It’s now a commonly-accepted fact that smoking can lead to cancer and cardiovascular disease. So why do some heart attack survivors continue to smoke after their first heart attack?
According to a recent study, nearly 30% of adults with a history of these heart problems smoked when a five-year study began in 2013. Fewer were smoking four years later, but 20% were still using tobacco products at the end of the review.
However, nearly 96% of study participants knew that smoking could cause heart disease. Although there are many steps to preventing a heart attack, smoking cessation is an essential one. If you are struggling to quit smoking, try these tips.
Know Your Why
This might be the easiest step. Determine why you want to stop smoking. Lessening your risk for cardiovascular disease or avoiding a second heart attack is a great reason, but it may not seem urgent enough.

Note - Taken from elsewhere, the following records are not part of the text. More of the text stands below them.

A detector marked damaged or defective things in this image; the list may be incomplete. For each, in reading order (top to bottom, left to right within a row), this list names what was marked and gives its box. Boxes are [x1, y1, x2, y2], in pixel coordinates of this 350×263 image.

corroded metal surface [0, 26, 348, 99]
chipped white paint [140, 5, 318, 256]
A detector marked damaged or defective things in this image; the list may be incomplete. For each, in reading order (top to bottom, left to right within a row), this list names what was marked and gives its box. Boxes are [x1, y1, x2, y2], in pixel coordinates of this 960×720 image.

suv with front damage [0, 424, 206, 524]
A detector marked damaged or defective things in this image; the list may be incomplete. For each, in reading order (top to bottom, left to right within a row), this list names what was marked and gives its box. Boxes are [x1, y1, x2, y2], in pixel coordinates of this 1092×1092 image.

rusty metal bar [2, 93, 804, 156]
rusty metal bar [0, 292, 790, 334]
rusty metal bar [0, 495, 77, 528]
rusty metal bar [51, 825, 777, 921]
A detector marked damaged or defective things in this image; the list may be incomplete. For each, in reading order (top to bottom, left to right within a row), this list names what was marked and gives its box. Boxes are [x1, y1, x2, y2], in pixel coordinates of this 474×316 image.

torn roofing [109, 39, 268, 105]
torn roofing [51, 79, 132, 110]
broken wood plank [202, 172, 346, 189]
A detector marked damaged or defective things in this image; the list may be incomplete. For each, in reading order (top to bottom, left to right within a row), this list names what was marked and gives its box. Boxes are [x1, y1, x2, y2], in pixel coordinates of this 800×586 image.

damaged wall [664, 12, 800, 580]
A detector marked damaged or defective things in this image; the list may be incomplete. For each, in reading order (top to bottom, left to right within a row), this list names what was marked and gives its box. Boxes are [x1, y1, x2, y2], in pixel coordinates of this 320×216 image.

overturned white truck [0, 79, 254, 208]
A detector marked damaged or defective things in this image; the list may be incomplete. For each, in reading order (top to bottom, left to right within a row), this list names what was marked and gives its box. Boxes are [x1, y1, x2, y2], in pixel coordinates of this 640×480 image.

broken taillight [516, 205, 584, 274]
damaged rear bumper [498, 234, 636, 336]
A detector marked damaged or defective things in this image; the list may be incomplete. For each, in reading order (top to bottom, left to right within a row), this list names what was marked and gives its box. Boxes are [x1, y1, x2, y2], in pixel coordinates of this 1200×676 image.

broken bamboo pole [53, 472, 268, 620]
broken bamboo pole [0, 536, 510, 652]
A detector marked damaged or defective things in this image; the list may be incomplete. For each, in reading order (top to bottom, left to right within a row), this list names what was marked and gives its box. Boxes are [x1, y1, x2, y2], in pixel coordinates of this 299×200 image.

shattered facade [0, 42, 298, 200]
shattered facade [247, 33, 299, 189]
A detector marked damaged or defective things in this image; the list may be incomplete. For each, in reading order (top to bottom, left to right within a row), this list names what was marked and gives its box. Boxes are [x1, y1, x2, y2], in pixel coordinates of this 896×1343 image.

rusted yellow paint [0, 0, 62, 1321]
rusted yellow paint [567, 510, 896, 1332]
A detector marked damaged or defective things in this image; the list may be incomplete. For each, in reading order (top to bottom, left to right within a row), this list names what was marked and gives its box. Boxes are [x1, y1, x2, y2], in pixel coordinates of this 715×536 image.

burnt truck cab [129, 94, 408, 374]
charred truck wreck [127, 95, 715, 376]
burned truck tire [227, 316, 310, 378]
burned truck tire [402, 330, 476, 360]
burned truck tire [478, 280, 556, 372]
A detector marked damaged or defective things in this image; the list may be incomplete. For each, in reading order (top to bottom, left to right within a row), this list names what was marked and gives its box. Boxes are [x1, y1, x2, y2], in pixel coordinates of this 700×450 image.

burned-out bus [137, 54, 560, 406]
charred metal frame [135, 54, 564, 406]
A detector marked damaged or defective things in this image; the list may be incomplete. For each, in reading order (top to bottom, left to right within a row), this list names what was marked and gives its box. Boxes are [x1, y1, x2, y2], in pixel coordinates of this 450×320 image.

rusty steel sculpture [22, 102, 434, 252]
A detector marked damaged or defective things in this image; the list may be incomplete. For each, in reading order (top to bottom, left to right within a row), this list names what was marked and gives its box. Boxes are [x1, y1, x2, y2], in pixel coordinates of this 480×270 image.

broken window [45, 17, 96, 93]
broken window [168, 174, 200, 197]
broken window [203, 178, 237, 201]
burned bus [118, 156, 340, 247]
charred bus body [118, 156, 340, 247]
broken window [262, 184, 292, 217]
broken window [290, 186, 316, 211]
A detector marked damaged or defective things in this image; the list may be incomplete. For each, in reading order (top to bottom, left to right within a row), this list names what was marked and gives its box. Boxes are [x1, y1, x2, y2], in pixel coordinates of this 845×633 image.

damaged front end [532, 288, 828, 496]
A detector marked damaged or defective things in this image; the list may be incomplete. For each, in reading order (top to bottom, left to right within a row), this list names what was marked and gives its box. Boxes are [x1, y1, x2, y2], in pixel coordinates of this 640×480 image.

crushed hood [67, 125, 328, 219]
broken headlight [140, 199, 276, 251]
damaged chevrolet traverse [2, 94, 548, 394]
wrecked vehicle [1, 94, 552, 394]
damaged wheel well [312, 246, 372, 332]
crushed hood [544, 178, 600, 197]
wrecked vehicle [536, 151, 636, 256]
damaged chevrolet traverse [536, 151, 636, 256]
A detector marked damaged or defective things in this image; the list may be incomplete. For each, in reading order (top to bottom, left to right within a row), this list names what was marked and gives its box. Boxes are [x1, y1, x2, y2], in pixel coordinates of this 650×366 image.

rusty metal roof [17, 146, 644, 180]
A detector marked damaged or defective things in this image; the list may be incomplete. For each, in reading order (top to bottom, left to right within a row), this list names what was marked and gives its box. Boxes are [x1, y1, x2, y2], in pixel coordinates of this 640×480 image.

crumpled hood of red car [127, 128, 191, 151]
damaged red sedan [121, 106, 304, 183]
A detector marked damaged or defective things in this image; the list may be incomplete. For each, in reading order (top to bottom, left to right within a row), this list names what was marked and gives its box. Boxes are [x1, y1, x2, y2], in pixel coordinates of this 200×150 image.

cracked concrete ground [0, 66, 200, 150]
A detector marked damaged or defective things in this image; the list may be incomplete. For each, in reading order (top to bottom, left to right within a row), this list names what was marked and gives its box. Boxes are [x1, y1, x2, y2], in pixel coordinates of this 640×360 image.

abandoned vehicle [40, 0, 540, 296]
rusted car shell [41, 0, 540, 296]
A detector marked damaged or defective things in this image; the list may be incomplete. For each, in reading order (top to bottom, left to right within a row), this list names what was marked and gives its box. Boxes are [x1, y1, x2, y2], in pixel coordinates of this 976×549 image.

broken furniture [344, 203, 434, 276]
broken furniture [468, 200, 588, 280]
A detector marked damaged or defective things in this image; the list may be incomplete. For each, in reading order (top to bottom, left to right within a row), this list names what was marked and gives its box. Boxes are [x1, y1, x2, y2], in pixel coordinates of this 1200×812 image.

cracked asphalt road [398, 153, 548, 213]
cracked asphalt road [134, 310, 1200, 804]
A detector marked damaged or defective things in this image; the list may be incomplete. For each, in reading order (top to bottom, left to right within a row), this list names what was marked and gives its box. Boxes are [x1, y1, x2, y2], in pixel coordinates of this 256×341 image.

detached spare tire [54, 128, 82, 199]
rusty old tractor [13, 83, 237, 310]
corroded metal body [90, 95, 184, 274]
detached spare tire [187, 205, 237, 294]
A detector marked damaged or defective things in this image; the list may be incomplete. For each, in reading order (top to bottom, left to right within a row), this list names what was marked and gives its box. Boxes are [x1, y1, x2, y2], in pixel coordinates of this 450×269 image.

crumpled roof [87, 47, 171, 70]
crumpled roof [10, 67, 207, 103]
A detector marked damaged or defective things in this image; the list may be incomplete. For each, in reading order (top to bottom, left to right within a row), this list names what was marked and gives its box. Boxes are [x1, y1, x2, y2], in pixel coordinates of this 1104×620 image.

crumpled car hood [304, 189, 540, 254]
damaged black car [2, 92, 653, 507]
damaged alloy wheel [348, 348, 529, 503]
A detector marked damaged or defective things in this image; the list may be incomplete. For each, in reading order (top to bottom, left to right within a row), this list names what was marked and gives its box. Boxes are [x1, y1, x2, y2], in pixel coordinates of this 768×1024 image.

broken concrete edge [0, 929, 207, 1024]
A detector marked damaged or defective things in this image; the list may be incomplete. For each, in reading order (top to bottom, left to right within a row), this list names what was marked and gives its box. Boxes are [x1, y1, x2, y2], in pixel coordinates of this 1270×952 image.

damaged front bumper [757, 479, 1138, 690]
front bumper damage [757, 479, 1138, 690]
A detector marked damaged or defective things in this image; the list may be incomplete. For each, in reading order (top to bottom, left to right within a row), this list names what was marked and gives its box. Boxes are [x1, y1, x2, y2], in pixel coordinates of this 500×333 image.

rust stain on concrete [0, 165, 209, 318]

Connect it to something more intimate to you. Maybe you want to set a better example for those around you.
Perhaps you want to avoid sickness in order to be more present in your later life. Anything that impacts you greatly is a good motivator. Knowing your why helps to keep you on track and provide a weighty incentive.
Be Prepared & Talk to Your Doctor
All successful plans require preparation and research, but you don’t have to do it alone. Talk with your primary care provider (PCP) and describe your situation.
Tell them your ‘why’ and ask for their advice. Your PCP can give medically accurate information and provide resources to different cessation programs and resources. Once you have the resources from your doctor, do your own research.